**INSTRUCTION 1:**
Answer these questions from the excerpt on the reign of terror:
(a) What name had the reign of terror come to be called?
(b) By whom were the prisoners tried, and where?
(c) At the foot of what did the prisoners meet their doom?

**EXTRACT TO READ:**
━━━━━━━━━━

The reign of terror continued; it had only changed its name. Now it was called Justice. Shocking specimens of depraved humanity were those ill-fated prisoners, dragged from their haunts to be tried by the military authorities in Versailles.
I saw types such as only come to the surface when conflicting passions of the worst kind stir up the very dregs of society: dishevelled viragos, brutalised men, female fiends, men devils—hyænas, ready to spring and fasten their claws on you, were they not chained. I heard their howl of despair and their laugh of defiance, as they were led off to be shot.
And thus, whilst the beautiful city was smoothing her ruffled feathers and taking out a new lease of life, the poor wretches met their doom at the foot of the blood-spattered wall.
Wild beasts if you like—but men and women—our brothers and our sisters—alas! born in squalor, bred in vice, and tainted with hereditary ugliness of body and mind.

━━━━━━━━━━

**Collected data entries:**

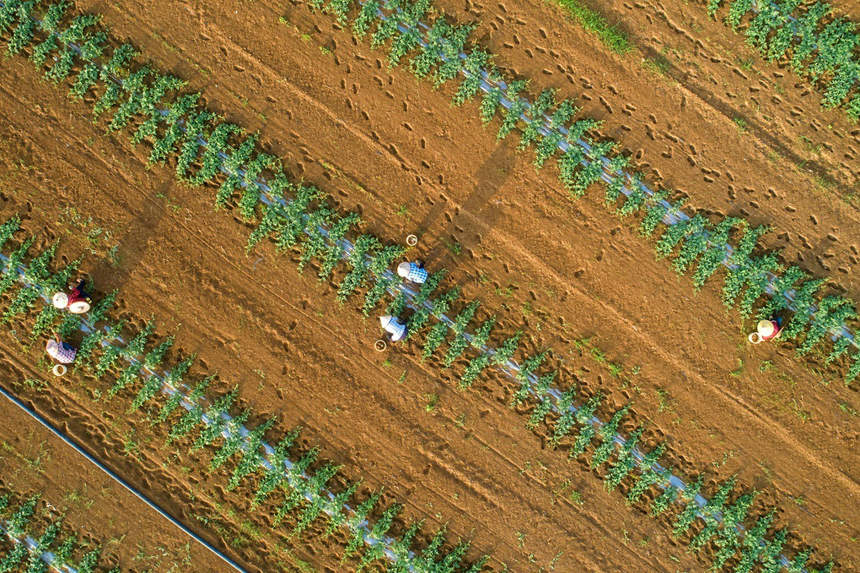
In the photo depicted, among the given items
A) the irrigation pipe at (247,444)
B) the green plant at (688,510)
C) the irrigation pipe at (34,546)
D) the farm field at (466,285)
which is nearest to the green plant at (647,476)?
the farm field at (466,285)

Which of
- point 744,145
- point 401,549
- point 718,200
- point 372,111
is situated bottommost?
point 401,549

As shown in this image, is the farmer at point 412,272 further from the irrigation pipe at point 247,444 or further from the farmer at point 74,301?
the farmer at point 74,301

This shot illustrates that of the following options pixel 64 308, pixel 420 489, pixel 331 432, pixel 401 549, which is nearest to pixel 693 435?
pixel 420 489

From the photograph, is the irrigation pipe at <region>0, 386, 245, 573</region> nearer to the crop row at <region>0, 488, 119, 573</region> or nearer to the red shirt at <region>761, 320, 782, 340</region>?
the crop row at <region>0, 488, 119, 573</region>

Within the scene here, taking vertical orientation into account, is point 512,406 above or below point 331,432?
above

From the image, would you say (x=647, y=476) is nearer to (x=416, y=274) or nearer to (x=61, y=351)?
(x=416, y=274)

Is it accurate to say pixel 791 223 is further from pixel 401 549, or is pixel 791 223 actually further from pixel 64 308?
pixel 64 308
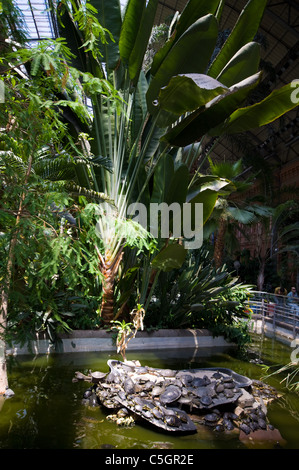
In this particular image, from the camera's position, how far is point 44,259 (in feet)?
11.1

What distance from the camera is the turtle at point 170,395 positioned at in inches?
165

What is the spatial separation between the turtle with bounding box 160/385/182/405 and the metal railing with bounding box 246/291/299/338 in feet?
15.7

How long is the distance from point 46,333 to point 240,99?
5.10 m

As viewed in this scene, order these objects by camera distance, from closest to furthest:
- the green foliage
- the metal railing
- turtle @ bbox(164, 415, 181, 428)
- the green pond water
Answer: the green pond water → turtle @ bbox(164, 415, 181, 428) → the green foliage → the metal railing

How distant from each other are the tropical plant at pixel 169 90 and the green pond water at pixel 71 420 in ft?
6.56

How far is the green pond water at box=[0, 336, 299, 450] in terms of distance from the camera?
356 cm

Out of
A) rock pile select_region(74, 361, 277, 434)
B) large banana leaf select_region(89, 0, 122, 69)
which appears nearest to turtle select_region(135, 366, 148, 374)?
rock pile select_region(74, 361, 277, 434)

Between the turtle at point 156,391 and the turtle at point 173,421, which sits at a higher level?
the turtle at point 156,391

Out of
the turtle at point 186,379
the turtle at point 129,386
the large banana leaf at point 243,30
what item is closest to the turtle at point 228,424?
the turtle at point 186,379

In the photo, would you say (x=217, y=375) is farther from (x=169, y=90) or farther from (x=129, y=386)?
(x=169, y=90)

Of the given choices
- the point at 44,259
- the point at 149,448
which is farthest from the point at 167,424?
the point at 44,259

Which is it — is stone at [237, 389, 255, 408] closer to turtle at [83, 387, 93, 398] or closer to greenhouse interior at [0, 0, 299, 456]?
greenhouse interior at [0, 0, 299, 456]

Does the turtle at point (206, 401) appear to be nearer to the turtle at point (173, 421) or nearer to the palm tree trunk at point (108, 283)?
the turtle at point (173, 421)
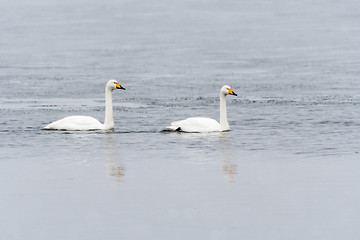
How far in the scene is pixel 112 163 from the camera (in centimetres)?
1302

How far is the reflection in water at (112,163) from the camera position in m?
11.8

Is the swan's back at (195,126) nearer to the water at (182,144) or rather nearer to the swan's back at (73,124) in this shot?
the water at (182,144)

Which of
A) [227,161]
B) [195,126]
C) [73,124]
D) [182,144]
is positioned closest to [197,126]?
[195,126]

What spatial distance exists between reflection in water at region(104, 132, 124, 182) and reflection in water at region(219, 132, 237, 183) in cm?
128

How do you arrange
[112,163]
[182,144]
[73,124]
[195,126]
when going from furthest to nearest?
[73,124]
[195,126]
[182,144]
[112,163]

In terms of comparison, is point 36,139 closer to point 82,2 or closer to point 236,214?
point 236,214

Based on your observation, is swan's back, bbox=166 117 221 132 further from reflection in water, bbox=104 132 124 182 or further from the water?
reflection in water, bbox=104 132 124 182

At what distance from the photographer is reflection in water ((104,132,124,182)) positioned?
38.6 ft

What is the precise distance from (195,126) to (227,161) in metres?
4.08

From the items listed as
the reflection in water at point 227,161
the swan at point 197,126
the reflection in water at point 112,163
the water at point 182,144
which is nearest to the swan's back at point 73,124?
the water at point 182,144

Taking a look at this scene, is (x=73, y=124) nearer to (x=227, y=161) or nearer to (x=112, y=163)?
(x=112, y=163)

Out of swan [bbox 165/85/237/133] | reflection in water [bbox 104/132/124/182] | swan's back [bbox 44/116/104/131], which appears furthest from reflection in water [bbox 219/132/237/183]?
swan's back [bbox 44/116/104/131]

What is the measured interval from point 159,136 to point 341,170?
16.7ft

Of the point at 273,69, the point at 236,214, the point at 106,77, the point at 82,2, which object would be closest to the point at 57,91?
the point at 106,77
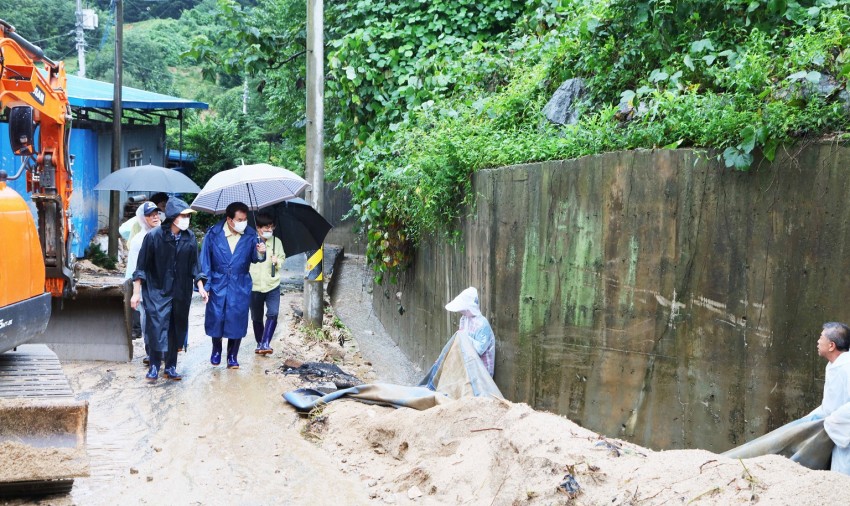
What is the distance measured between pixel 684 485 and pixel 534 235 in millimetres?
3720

━━━━━━━━━━

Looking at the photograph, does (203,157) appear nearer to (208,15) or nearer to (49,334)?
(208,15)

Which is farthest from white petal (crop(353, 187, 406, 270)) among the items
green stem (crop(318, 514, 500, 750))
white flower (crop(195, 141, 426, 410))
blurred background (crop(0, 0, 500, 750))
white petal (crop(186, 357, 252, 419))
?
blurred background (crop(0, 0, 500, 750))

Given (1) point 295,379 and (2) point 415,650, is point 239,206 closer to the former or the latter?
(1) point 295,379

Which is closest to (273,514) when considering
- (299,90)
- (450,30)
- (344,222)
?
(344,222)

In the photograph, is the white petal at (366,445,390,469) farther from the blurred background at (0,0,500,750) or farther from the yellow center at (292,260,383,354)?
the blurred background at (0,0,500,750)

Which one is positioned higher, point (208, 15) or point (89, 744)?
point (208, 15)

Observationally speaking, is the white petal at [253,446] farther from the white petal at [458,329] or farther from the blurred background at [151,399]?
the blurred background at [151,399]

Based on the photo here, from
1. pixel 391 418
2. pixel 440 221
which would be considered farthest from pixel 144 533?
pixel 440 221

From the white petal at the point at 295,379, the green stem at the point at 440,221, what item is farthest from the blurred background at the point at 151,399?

━━━━━━━━━━

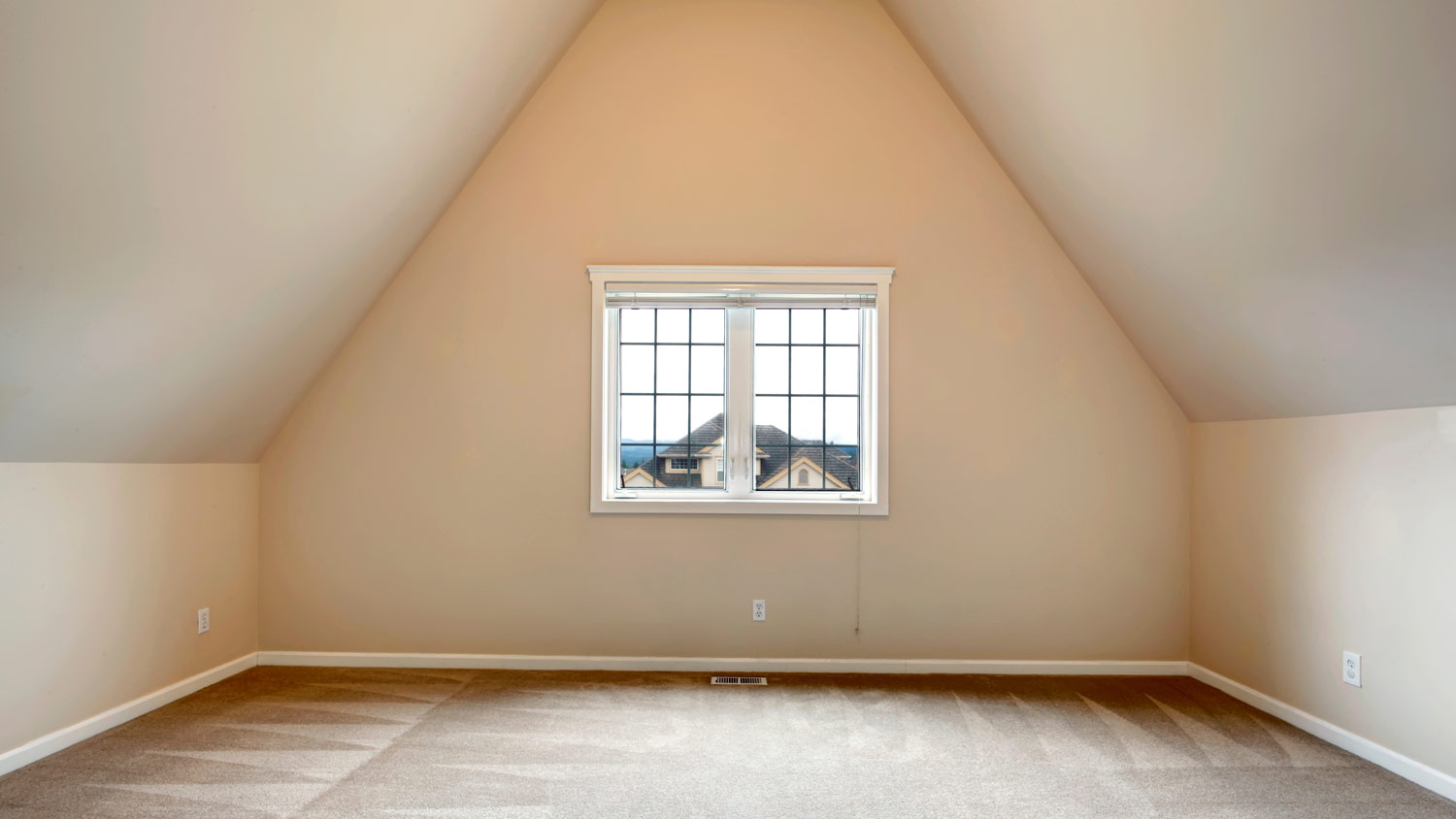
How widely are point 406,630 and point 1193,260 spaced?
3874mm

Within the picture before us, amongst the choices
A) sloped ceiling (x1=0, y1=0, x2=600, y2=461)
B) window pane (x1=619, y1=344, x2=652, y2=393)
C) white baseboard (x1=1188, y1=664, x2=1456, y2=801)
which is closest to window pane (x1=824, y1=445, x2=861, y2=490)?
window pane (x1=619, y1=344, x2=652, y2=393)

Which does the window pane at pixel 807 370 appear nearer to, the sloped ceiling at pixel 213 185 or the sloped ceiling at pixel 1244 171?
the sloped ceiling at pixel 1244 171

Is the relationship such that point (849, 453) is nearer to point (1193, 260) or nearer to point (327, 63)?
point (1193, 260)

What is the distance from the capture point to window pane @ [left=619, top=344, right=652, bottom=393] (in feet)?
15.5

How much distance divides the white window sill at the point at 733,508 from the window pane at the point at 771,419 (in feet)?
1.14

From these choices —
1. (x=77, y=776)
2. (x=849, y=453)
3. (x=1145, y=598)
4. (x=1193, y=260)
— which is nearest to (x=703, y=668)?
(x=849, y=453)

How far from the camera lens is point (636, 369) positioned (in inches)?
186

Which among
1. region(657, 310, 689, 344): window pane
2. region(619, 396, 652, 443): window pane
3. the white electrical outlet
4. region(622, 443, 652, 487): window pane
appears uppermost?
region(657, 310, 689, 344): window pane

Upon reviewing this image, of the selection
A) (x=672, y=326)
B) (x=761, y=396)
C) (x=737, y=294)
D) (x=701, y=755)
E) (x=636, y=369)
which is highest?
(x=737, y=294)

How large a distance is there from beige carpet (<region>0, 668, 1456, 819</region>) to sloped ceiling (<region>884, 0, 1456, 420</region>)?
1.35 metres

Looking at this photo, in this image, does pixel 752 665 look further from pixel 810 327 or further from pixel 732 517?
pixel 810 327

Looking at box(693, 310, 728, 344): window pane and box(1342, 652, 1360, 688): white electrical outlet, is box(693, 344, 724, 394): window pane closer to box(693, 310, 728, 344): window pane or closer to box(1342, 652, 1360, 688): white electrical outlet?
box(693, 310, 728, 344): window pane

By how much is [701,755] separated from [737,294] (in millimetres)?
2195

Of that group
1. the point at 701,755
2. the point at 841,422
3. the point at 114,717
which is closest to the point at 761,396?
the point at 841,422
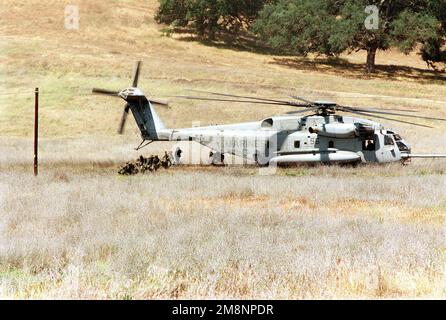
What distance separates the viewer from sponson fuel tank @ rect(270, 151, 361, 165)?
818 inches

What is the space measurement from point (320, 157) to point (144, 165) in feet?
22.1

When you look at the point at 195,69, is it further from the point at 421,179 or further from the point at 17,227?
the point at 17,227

━━━━━━━━━━

**INSTRUCTION 2:** Identify each line of the records that contains the word "outlet".

**WRITTEN ANSWER 1:**
(a) Justice.
(b) By the military authorities in Versailles.
(c) The blood-spattered wall.

**WRITTEN ANSWER 2:**
3. the white electrical outlet
Looking at box(693, 310, 728, 344): window pane and box(1342, 652, 1360, 688): white electrical outlet, is box(693, 344, 724, 394): window pane closer to box(693, 310, 728, 344): window pane or closer to box(1342, 652, 1360, 688): white electrical outlet?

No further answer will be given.